Reading text:
START

Re: NFS server bottlenecks

2012-10-10 Thread Nikolay Denev

On Oct 11, 2012, at 1:09 AM, Rick Macklem  wrote:

> Nikolay Denev wrote:
>> On Oct 10, 2012, at 3:18 AM, Rick Macklem 
>> wrote:
>> 
>>> Nikolay Denev wrote:
 On Oct 4, 2012, at 12:36 AM, Rick Macklem 
 wrote:
 
> Garrett Wollman wrote:
>> <>  said:
>> 
 Simple: just use a sepatate mutex for each list that a cache
 entry
 is on, rather than a global lock for everything. This would
 reduce
 the mutex contention, but I'm not sure how significantly since
 I
 don't have the means to measure it yet.
 
>>> Well, since the cache trimming is removing entries from the
>>> lists,
>>> I
>>> don't
>>> see how that can be done with a global lock for list updates?
>> 
>> Well, the global lock is what we have now, but the cache trimming
>> process only looks at one list at a time, so not locking the list
>> that
>> isn't being iterated over probably wouldn't hurt, unless there's
>> some
>> mechanism (that I didn't see) for entries to move from one list
>> to
>> another. Note that I'm considering each hash bucket a separate
>> "list". (One issue to worry about in that case would be
>> cache-line
>> contention in the array of hash buckets; perhaps
>> NFSRVCACHE_HASHSIZE
>> ought to be increased to reduce that.)
>> 
> Yea, a separate mutex for each hash list might help. There is also
> the
> LRU list that all entries end up on, that gets used by the
> trimming
> code.
> (I think? I wrote this stuff about 8 years ago, so I haven't
> looked
> at
> it in a while.)
> 
> Also, increasing the hash table size is probably a good idea,
> especially
> if you reduce how aggressively the cache is trimmed.
> 
>>> Only doing it once/sec would result in a very large cache when
>>> bursts of
>>> traffic arrives.
>> 
>> My servers have 96 GB of memory so that's not a big deal for me.
>> 
> This code was originally "production tested" on a server with
> 1Gbyte,
> so times have changed a bit;-)
> 
>>> I'm not sure I see why doing it as a separate thread will
>>> improve
>>> things.
>>> There are N nfsd threads already (N can be bumped up to 256 if
>>> you
>>> wish)
>>> and having a bunch more "cache trimming threads" would just
>>> increase
>>> contention, wouldn't it?
>> 
>> Only one cache-trimming thread. The cache trim holds the (global)
>> mutex for much longer than any individual nfsd service thread has
>> any
>> need to, and having N threads doing that in parallel is why it's
>> so
>> heavily contended. If there's only one thread doing the trim,
>> then
>> the nfsd service threads aren't spending time either contending
>> on
>> the
>> mutex (it will be held less frequently and for shorter periods).

END

Task description: List every person named in the NFS thread above.

Raw data:

START

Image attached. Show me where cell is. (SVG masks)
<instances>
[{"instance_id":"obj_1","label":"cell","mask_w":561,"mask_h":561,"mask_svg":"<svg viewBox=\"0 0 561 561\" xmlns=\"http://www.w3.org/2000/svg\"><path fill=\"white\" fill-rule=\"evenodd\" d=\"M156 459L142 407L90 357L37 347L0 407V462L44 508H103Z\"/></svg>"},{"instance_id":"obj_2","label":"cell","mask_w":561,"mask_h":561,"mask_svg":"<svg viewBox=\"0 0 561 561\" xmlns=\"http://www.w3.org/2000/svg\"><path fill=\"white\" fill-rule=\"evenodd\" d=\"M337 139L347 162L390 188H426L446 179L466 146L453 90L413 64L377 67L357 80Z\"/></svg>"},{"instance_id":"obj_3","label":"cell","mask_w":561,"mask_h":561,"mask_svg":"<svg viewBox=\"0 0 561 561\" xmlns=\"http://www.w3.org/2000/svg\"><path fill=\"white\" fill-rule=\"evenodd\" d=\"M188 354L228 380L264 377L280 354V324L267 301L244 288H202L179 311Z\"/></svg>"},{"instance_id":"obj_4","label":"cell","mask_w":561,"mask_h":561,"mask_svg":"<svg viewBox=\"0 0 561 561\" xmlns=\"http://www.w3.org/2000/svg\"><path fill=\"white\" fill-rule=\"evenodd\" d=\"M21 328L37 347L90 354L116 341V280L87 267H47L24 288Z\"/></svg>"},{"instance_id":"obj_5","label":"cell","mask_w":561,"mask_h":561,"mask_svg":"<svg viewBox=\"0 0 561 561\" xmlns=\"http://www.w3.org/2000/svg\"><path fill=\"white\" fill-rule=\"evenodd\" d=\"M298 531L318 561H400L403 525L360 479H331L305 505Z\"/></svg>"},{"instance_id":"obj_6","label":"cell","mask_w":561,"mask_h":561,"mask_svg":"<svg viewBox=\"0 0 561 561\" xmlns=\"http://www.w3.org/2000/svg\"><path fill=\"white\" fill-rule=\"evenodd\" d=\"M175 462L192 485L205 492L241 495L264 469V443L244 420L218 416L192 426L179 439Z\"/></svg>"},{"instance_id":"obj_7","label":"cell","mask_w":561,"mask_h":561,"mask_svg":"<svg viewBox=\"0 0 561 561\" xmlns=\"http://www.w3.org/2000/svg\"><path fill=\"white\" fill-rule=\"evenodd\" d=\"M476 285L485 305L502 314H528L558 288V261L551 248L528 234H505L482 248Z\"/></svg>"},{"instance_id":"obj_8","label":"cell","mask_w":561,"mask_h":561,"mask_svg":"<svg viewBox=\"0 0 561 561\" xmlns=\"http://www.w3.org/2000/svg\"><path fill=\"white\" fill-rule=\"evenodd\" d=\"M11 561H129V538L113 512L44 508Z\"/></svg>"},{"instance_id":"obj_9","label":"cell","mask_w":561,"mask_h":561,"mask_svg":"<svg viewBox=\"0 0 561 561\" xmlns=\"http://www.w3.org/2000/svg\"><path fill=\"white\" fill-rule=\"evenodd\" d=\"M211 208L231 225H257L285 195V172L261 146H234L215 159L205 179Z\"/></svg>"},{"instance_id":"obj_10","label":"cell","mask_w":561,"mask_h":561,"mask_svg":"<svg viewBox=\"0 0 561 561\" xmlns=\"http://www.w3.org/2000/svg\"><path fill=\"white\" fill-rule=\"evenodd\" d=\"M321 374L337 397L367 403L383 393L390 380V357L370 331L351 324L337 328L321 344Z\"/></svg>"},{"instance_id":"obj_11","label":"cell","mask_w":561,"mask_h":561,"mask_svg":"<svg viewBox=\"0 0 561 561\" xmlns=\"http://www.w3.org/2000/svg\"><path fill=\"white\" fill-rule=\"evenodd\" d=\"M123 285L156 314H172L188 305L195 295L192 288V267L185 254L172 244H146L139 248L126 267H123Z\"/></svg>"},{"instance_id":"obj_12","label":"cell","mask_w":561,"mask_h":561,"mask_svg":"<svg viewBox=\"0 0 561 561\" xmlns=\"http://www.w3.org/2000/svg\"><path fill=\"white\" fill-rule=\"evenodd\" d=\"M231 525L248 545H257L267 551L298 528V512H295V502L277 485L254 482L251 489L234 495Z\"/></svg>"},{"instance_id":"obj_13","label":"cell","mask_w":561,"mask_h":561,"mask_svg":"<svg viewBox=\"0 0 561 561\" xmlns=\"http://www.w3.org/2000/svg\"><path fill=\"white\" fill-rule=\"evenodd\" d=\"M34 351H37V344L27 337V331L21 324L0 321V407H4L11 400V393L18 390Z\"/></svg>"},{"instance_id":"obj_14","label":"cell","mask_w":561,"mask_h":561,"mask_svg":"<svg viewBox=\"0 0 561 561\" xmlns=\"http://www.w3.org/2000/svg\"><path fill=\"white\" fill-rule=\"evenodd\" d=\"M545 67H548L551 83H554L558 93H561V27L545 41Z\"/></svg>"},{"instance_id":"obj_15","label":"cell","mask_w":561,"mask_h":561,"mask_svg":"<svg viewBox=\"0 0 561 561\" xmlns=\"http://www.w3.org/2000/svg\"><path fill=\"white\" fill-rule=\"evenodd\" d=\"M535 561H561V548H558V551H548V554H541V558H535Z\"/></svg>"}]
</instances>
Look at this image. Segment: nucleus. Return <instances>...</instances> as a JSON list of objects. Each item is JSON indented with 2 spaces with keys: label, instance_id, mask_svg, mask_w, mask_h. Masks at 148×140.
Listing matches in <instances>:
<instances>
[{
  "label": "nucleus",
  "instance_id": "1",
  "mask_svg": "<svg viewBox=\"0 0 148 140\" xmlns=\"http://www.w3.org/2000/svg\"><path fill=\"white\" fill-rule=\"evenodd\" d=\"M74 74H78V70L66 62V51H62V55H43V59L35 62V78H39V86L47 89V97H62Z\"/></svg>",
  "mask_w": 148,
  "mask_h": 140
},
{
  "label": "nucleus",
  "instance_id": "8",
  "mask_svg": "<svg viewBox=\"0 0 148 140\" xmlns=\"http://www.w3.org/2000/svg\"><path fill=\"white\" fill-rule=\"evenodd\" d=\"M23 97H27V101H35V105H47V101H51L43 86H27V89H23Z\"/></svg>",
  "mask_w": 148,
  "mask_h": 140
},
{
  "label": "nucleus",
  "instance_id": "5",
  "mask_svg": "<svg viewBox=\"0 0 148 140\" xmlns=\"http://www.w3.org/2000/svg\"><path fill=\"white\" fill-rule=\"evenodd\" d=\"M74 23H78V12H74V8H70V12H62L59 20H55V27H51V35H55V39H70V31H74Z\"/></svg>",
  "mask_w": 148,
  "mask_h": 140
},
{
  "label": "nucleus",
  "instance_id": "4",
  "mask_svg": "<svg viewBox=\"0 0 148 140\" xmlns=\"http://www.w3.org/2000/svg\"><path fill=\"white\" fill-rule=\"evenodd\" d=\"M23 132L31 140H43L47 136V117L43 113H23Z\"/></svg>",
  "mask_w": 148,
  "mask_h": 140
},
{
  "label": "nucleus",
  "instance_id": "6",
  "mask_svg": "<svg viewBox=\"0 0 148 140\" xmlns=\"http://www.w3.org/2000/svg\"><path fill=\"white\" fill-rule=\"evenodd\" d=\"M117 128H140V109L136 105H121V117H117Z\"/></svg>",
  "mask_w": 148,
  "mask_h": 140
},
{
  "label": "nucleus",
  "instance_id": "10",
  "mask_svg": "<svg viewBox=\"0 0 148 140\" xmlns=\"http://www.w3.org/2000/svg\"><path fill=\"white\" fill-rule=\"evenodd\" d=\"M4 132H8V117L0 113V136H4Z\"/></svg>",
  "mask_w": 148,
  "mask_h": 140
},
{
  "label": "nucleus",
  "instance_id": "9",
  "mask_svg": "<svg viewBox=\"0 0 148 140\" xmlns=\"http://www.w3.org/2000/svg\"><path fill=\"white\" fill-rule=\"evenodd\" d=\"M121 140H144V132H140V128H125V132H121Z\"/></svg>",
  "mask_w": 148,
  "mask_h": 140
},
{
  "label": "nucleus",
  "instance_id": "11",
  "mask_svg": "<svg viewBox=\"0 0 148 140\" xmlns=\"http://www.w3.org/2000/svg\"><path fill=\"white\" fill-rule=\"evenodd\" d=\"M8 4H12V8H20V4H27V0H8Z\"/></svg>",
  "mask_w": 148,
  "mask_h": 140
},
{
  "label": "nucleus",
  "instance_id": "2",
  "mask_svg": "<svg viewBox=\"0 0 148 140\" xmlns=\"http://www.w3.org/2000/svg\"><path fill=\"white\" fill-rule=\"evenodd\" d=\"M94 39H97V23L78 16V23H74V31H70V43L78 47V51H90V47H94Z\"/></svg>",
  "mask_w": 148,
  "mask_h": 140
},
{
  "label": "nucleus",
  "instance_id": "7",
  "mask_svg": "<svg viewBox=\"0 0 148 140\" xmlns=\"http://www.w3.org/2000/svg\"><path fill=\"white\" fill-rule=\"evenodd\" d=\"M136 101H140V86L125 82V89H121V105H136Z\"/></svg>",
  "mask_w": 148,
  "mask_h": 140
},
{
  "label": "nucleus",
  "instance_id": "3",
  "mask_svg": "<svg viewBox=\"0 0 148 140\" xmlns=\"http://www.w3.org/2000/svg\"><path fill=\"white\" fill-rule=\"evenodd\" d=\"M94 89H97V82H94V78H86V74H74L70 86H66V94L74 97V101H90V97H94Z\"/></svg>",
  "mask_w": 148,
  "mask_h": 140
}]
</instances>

END

Response below: Nikolay Denev, Rick Macklem, Garrett Wollman